::: Extracted records :::
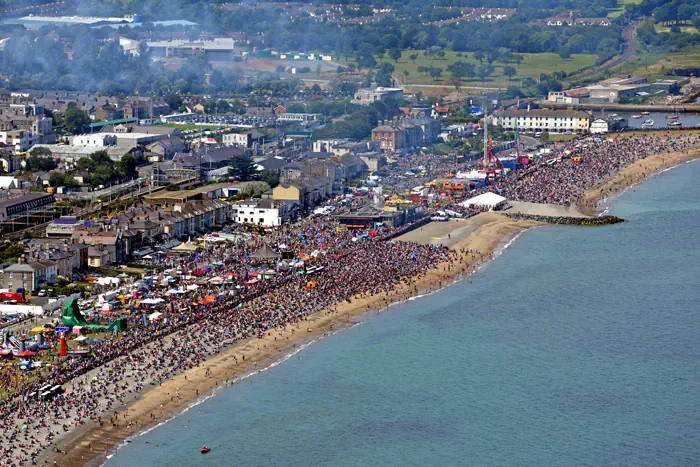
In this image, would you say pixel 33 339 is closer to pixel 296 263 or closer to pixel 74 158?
pixel 296 263

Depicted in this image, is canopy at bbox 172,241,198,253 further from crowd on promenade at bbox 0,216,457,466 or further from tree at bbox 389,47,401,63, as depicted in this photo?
tree at bbox 389,47,401,63

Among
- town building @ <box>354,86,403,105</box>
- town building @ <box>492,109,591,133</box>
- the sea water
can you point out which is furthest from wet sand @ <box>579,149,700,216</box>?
town building @ <box>354,86,403,105</box>

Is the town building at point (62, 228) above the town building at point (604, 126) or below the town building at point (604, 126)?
below

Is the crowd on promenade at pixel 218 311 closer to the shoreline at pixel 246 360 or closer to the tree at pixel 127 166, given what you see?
the shoreline at pixel 246 360

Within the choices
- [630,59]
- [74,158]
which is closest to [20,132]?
[74,158]

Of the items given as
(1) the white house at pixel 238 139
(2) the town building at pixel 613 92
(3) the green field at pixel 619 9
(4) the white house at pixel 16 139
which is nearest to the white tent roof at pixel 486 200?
(1) the white house at pixel 238 139

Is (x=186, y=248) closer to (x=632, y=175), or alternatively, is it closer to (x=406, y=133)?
(x=406, y=133)

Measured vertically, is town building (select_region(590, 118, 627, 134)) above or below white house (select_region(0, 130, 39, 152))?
below
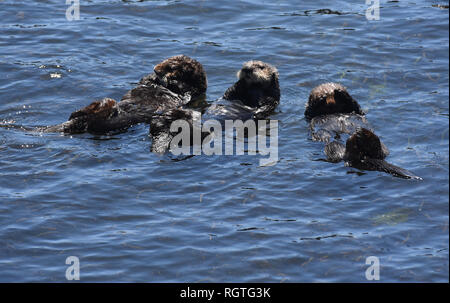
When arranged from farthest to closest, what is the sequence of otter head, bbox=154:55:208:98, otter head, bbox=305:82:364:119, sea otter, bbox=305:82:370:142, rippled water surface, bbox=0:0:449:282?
otter head, bbox=154:55:208:98 < otter head, bbox=305:82:364:119 < sea otter, bbox=305:82:370:142 < rippled water surface, bbox=0:0:449:282

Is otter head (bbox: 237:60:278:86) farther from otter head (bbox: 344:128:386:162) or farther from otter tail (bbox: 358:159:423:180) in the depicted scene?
otter tail (bbox: 358:159:423:180)

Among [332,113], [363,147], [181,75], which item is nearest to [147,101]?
[181,75]

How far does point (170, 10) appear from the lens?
1165 cm

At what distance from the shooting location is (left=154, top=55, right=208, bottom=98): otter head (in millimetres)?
8445

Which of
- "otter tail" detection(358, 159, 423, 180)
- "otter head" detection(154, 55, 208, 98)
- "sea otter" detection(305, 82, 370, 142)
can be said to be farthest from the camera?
"otter head" detection(154, 55, 208, 98)

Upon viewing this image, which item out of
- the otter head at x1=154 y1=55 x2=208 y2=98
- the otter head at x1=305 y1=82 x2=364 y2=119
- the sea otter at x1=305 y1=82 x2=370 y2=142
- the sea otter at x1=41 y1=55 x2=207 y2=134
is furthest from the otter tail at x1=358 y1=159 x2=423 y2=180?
the otter head at x1=154 y1=55 x2=208 y2=98

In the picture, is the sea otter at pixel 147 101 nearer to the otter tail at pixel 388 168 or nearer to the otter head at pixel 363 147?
the otter head at pixel 363 147

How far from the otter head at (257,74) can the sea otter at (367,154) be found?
1.72m

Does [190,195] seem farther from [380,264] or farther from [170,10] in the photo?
[170,10]

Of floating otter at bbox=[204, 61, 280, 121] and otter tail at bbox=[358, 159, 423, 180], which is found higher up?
floating otter at bbox=[204, 61, 280, 121]

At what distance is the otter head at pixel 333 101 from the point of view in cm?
765

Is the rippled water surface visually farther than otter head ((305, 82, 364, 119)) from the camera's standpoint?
No

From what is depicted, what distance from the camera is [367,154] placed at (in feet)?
21.4

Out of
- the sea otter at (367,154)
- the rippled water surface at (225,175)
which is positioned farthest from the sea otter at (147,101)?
the sea otter at (367,154)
:::
What is expected: Print all of the material above word for word, without the pictures.

Task response:
In this image, would you say pixel 33 339 is closer to pixel 296 263 or closer to pixel 74 158?
pixel 296 263

Depicted in this image, is canopy at bbox 172,241,198,253 further from crowd on promenade at bbox 0,216,457,466 or further from tree at bbox 389,47,401,63, as depicted in this photo?
tree at bbox 389,47,401,63

Among
- town building @ <box>354,86,403,105</box>
- town building @ <box>492,109,591,133</box>
- the sea water
can you point out which is furthest from wet sand @ <box>579,149,700,216</box>?
town building @ <box>354,86,403,105</box>

Is the town building at point (62, 228) above the town building at point (604, 126) or below the town building at point (604, 126)?
below

Is the crowd on promenade at pixel 218 311 closer to the shoreline at pixel 246 360 or closer to the tree at pixel 127 166, given what you see?
the shoreline at pixel 246 360

Within the choices
- [630,59]
- [74,158]
which is closest to [20,132]?
[74,158]

Of the items given as
(1) the white house at pixel 238 139
(2) the town building at pixel 613 92
(3) the green field at pixel 619 9
(4) the white house at pixel 16 139
which is nearest to the white tent roof at pixel 486 200?
(1) the white house at pixel 238 139

Is (x=186, y=248) closer to (x=632, y=175), or alternatively, is it closer to (x=406, y=133)?
(x=406, y=133)

Measured vertically, is town building (select_region(590, 118, 627, 134)) above or below white house (select_region(0, 130, 39, 152))?
below
When arranged from farthest to closest, what is the sequence of otter head, bbox=154:55:208:98, otter head, bbox=305:82:364:119, sea otter, bbox=305:82:370:142, rippled water surface, bbox=0:0:449:282?
otter head, bbox=154:55:208:98 < otter head, bbox=305:82:364:119 < sea otter, bbox=305:82:370:142 < rippled water surface, bbox=0:0:449:282

Is otter head (bbox: 237:60:278:86) farther from otter head (bbox: 344:128:386:162) or farther from otter tail (bbox: 358:159:423:180) in the depicted scene?
otter tail (bbox: 358:159:423:180)

Among [332,113], [363,147], [181,75], which item is nearest to [147,101]?
[181,75]

How far does point (170, 10) appear from the lens?
1165 cm

At what distance from the shooting location is (left=154, top=55, right=208, bottom=98): otter head (in millimetres)?
8445

Which of
- "otter tail" detection(358, 159, 423, 180)
- "otter head" detection(154, 55, 208, 98)
- "sea otter" detection(305, 82, 370, 142)
can be said to be farthest from the camera?
"otter head" detection(154, 55, 208, 98)

Upon viewing this image, which item out of
- the otter head at x1=154 y1=55 x2=208 y2=98
- the otter head at x1=305 y1=82 x2=364 y2=119
- the sea otter at x1=305 y1=82 x2=370 y2=142
- the sea otter at x1=41 y1=55 x2=207 y2=134
is furthest from the otter tail at x1=358 y1=159 x2=423 y2=180?
the otter head at x1=154 y1=55 x2=208 y2=98

In the picture, is the sea otter at pixel 147 101 nearer to the otter tail at pixel 388 168 or nearer to the otter head at pixel 363 147?
the otter head at pixel 363 147

How far from the otter head at (257,74) can the sea otter at (367,154) be found?
1.72m

Does [190,195] seem farther from [380,264] or farther from [170,10] in the photo?
[170,10]

Of floating otter at bbox=[204, 61, 280, 121] and otter tail at bbox=[358, 159, 423, 180], which is found higher up?
floating otter at bbox=[204, 61, 280, 121]

At what distance is the otter head at pixel 333 101 from the point of view in cm?
765

Is the rippled water surface visually farther than otter head ((305, 82, 364, 119)) from the camera's standpoint?
No

From what is depicted, what distance from the camera is [367,154] placed at (in feet)?
21.4

Out of
- the sea otter at (367,154)
- the rippled water surface at (225,175)
which is positioned farthest from the sea otter at (147,101)?
the sea otter at (367,154)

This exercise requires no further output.